SIMD Block Batching
Overview
Transformer models repeat identical blocks (layers with shared weights). Instead of proving each block independently, SIMD block batching proves N identical blocks in a single GKR pass by introducing a randomized block selection dimension.
For Qwen3-14B with 8 SIMD blocks, this reduces the GKR from 8 independent proofs to 1 proof with log₂(8) = 3 extra sumcheck rounds per layer.
Complexity reduction: From O(N × depth × log(width)) to O(depth × log(width) + log(N)) sumcheck rounds, where N = number of identical blocks, depth = layers per block, width = layer dimension.
Configuration
pub struct SIMDBatchConfig {
pub num_blocks: usize, // N identical blocks
pub template_range: Range<usize>, // layer indices for one block
pub simd_log_size: usize, // ceil(log₂(N))
}
The LayeredCircuit detects identical block structure during compilation and populates simd_config: Option<SIMDBatchConfig> automatically.
Core Idea
Given N blocks with identical circuit structure, the verifier:
- Draws random SIMD challenges
r_simd ∈ F^{log₂(N)} - Computes block weights via Lagrange basis:
w_b = eq(r_simd, b)for each block indexb - The combined output is
combined[i] = Σ_b w_b · output_b[i]
If the combined output satisfies the GKR reduction, then with overwhelming probability all individual blocks are correct (Schwartz-Zippel lemma).
Block Weights
The SIMD weights are the multilinear Lagrange basis evaluated at the random point:
w_b = Π_{i=0}^{log₂(N)-1} [(1 - r_simd[i])(1 - b_i) + r_simd[i] · b_i]
where b_i is the i-th bit of block index b. For N=2:
w_0 = 1 - r_simd[0]w_1 = r_simd[0]
Shared-Weight vs Dual-Operand Matmuls
Shared-Weight (degree-2)

Dataset:
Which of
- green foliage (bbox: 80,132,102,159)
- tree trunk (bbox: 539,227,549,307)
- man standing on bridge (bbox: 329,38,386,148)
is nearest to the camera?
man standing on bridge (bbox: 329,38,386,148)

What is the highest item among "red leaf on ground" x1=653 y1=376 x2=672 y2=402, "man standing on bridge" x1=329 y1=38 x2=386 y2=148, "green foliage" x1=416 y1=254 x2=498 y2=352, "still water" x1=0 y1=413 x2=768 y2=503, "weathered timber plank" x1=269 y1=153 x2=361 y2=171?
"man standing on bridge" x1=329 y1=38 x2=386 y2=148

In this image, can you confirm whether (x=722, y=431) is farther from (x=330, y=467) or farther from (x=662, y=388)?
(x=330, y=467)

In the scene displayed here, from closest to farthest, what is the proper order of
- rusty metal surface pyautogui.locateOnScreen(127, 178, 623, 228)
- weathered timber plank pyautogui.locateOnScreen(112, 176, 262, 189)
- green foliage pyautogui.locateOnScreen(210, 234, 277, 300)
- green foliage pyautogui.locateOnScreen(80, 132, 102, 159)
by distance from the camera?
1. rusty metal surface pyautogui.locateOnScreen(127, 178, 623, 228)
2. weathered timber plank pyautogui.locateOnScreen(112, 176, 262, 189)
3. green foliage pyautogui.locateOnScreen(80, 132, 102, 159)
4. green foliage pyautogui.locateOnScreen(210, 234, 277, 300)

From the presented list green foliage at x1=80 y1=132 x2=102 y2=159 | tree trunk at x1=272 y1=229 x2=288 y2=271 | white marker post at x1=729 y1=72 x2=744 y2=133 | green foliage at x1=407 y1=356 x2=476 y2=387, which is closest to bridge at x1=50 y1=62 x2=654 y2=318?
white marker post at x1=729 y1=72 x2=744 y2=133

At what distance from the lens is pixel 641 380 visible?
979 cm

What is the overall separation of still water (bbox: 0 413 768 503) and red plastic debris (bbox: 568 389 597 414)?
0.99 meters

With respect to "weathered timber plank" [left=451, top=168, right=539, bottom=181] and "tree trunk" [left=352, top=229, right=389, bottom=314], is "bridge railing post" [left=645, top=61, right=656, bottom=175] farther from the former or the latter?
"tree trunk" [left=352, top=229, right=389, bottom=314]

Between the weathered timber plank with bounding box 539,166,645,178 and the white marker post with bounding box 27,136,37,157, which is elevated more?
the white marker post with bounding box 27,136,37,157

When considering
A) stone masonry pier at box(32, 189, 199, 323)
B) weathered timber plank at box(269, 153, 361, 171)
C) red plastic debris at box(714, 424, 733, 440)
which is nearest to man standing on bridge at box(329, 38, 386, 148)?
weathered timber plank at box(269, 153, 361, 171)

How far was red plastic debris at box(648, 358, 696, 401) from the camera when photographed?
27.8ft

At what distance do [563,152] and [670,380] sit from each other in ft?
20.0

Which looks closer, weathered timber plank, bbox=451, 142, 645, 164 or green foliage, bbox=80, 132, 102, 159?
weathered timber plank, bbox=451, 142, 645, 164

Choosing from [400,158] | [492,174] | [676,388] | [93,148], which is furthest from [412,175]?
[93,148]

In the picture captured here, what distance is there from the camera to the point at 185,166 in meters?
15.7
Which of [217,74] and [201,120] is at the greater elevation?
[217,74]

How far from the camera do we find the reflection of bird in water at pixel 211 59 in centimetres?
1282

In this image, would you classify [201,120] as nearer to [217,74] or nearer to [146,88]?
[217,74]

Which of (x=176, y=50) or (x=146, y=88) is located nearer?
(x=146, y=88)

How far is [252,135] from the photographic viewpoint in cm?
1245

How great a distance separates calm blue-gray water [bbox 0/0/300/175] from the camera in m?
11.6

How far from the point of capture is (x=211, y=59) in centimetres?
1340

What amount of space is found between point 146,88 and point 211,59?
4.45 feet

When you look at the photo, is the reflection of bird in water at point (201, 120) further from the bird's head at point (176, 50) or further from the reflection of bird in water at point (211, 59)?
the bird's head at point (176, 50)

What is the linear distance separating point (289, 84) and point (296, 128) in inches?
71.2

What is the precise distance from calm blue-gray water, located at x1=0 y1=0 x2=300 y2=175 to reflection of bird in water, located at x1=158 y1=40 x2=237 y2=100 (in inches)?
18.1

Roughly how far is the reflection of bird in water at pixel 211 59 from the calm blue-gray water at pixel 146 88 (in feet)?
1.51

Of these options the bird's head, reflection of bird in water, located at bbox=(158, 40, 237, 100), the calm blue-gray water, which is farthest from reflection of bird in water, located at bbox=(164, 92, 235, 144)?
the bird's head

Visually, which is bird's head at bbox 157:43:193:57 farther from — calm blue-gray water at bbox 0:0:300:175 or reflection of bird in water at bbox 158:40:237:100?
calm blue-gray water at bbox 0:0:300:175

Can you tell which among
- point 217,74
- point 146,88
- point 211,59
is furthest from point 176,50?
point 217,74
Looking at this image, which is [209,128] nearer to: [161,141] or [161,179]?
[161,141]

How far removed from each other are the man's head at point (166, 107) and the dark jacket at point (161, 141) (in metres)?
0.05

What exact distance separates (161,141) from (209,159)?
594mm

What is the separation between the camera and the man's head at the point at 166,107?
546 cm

Instruction A: Please render the records as a numbered list, from the line with "Can you tell which among" up to and including the last line of the records, leaving out blank lines.
Instruction B: Continue the SIMD block batching text from its final line.
The records have nothing to do with the SIMD block batching text.

Written response A:
1. Can you tell which among
2. - point 217,74
3. - point 146,88
4. - point 211,59
5. is furthest from point 176,50?
6. point 217,74
7. Looking at this image, which is [209,128] nearer to: [161,141] or [161,179]?
8. [161,141]
9. How far removed from each other are the man's head at point (166, 107) and the dark jacket at point (161, 141) (in metres)?
10. 0.05
11. What exact distance separates (161,141) from (209,159)?
12. 594mm
13. What is the separation between the camera and the man's head at the point at 166,107?
14. 546 cm

Written response B:
When only the input A varies per block but weight B is shared:
Σ_b w_b · (A_b × B) = (Σ_b w_b · A_b) × B
Linearity allows combining A first, then running a standard degree-2 sumcheck:
- GPU combines:
combined_A = Σ_b w_b · MLE(A_b)viagpu.combine_blocks() - Standard matmul sumcheck:
restrict(combined_A, r_i) · restrict_col(B, r_j) - Same number of rounds as non-SIMD (no extra overhead)
Used for: output projection, Q/K/V projections.
Dual-Operand (degree-3, block-extended)
When both A and B vary per block (per-head attention matmuls):
Σ_b w_b · Σ_k A_b(r_row, k) · B_b(k, r_col)
The linearity trick fails because (Σ_b w_b · A_b) × (Σ_c w_c · B_c) includes cross-terms where b ≠ c.
Solution: Block-extended 3-factor sumcheck.
Define extended MLEs of length N × K:
ext_w[b·K + k] = w_b (block weight, replicated K times)
ext_a[b·K + k] = f_a_b[k] (restricted A for block b)
ext_b[b·K + k] = f_b_b[k] (restricted B for block b)
Then: claim = Σ_i ext_w[i] · ext_a[i] · ext_b[i]
This is a standard 3-factor sumcheck over log₂(N×K) variables — exactly log₂(N) extra rounds compared to non-SIMD. The degree-3 round polynomial uses RoundPolyDeg3 with Newton interpolation at t = 0, 1, 2, 3.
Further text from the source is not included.